(Records excerpted from a collection)

— begin —

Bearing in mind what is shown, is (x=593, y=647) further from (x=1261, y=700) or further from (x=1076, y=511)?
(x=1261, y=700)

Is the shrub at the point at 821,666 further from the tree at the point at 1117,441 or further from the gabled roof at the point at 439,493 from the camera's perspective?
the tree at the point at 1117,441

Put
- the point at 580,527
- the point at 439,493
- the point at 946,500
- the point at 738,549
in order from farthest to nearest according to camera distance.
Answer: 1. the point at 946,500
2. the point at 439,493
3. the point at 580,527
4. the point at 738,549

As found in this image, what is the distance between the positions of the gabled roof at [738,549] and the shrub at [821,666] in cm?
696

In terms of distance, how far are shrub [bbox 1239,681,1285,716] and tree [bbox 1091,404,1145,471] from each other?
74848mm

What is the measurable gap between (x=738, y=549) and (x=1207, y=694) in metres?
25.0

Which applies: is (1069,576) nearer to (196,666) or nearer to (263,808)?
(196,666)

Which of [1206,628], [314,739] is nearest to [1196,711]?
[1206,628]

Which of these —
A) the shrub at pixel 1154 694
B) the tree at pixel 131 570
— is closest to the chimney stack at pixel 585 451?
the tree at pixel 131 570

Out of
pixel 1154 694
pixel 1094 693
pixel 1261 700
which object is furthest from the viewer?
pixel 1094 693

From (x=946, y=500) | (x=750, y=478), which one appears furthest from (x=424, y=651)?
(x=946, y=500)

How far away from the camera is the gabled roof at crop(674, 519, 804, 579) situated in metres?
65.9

— end —

*AIM*:
Please turn every line of the material above into a numbered list, leaving out the blank lines.

*COMPLETED EXERCISE*:
1. Bearing in mind what is shown, is (x=593, y=647) further from (x=1261, y=700) or further from (x=1076, y=511)?
2. (x=1261, y=700)
3. Is the shrub at the point at 821,666 further from the tree at the point at 1117,441 or further from the gabled roof at the point at 439,493 from the camera's perspective?
4. the tree at the point at 1117,441
5. Put
6. - the point at 580,527
7. - the point at 439,493
8. - the point at 946,500
9. - the point at 738,549
10. in order from farthest to nearest according to camera distance.
11. Answer: 1. the point at 946,500
12. 2. the point at 439,493
13. 3. the point at 580,527
14. 4. the point at 738,549
15. As found in this image, what is the distance between the positions of the gabled roof at [738,549] and the shrub at [821,666] in cm?
16. 696
17. In terms of distance, how far are shrub [bbox 1239,681,1285,716] and tree [bbox 1091,404,1145,471] from each other?
18. 74848mm
19. What is the measurable gap between (x=738, y=549) and (x=1207, y=694) in metres?
20. 25.0
21. Which applies: is (1069,576) nearer to (196,666) or nearer to (263,808)?
22. (196,666)
23. Which of [1206,628], [314,739] is nearest to [1196,711]?
24. [1206,628]
25. Which of these —
26. A) the shrub at pixel 1154 694
27. B) the tree at pixel 131 570
28. — is closest to the chimney stack at pixel 585 451?
29. the tree at pixel 131 570
30. Out of
31. pixel 1154 694
32. pixel 1094 693
33. pixel 1261 700
34. which object is furthest from the viewer?
35. pixel 1094 693
36. From (x=946, y=500) | (x=750, y=478), which one appears furthest from (x=424, y=651)?
37. (x=946, y=500)
38. How far away from the camera is the gabled roof at crop(674, 519, 804, 579) situated in metres?
39. 65.9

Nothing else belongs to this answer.